O baixo consumo nesse período provoca alterações fisiológicas importantes no trato gastrointestinal, no desenvolvimento e na saúde dos leitões. Do mesmo modo, o baixo consumo voluntário de ração resulta na remoção de animais do sistema por subdesenvolvimento, independentemente do seu peso ao desmame. Por isso, é fundamental auxiliar a adaptação ao meio, às instalações e aos equipamentos para a busca de alimentos principalmente nas primeiras horas após o desmame.

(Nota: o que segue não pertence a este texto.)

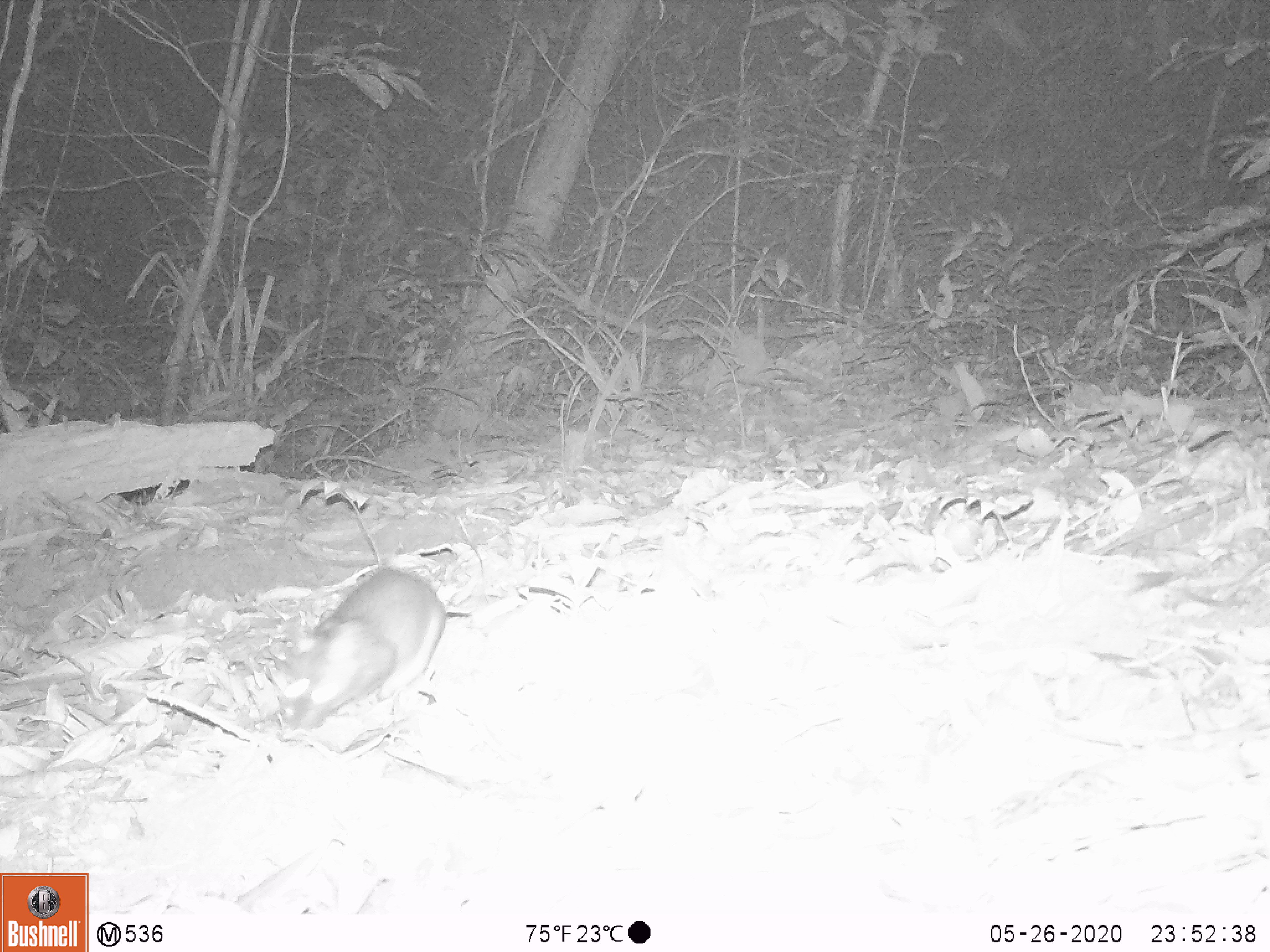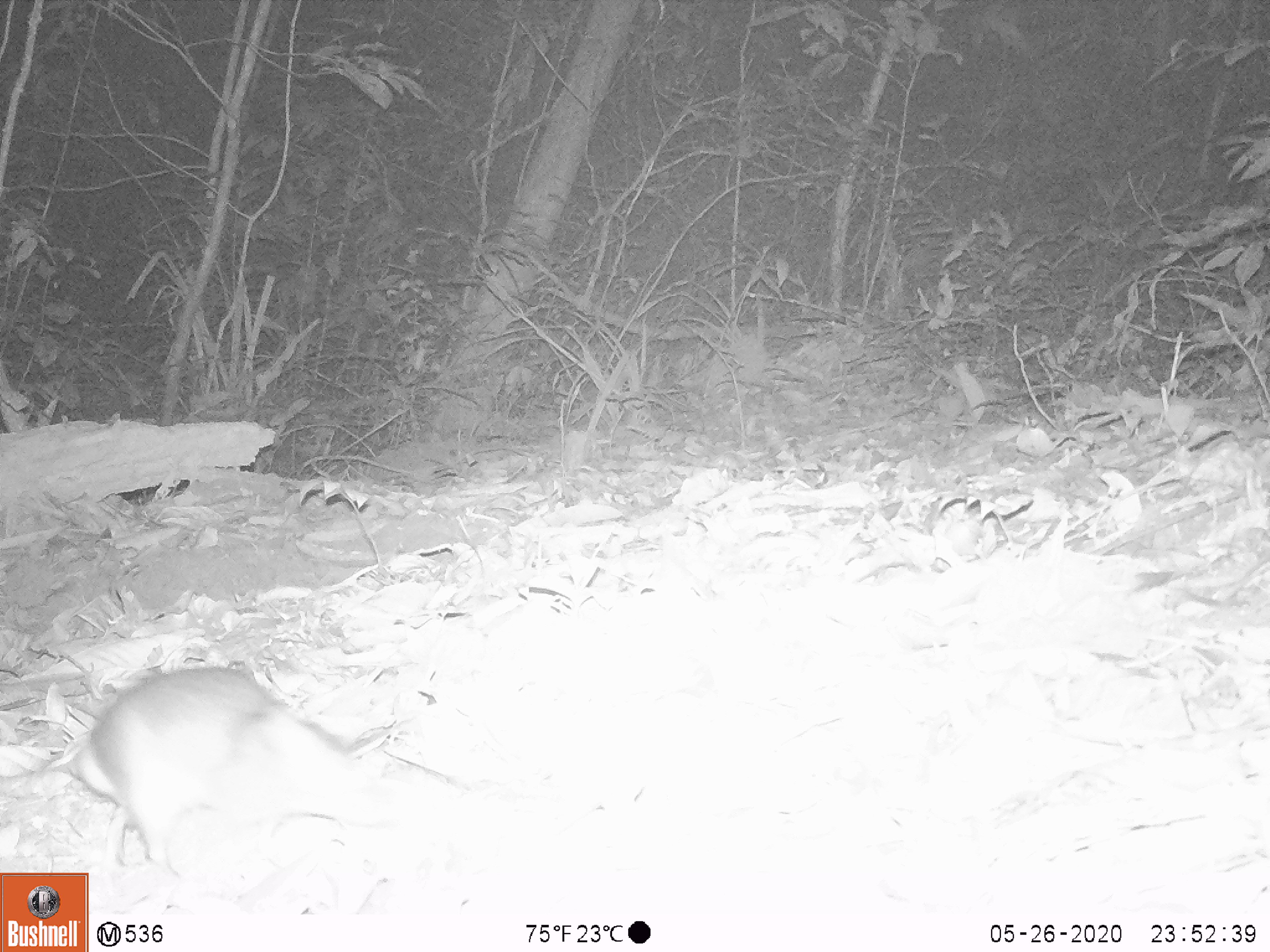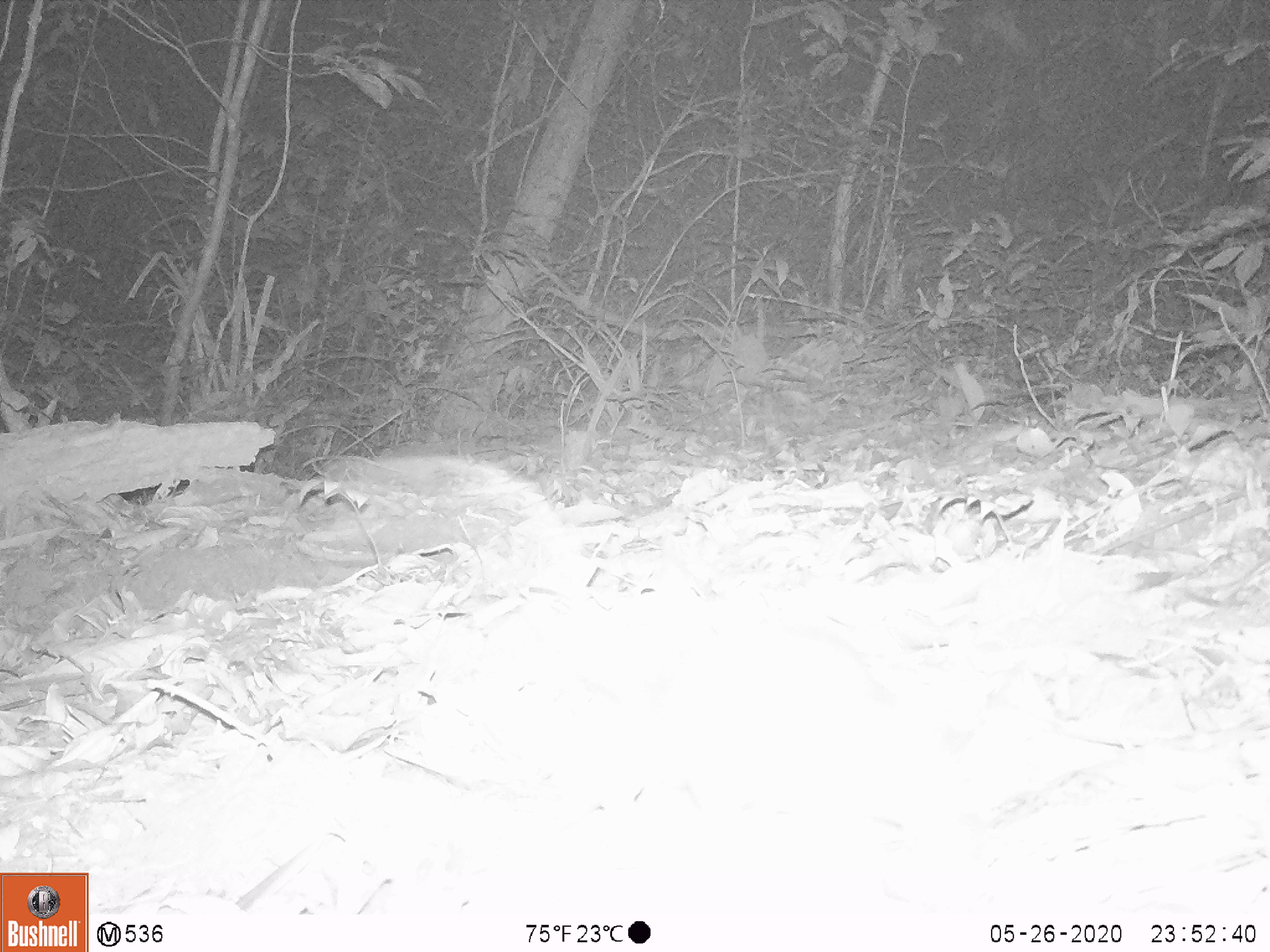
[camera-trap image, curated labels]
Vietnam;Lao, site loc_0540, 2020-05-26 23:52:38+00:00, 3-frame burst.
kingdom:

Assim, uma estratégia primordial do sucesso de consumo pós-desmame se inicia na maternidade. O fornecimento de ração aos leitões a partir do 5º dia de idade em pequenas quantidades várias vezes ao dia permitirá a adaptação digestiva desse leitão, melhorando seu desempenho de creche.

Uma das alternativas é o incentivo ao consumo por meio da inserção de pequenas porções de ração nas proximidades do comedouro para oferta, visibilidade e disponibilidade nos primeiros dias. Essa iniciativa pode reduzir em até 4% o percentual de leitões removidos durante o período de creche. O ajuste no comedouro também estimula o consumo, já que estudos apontam que mais espaço pode acelerar em até 8 horas o início do consumo.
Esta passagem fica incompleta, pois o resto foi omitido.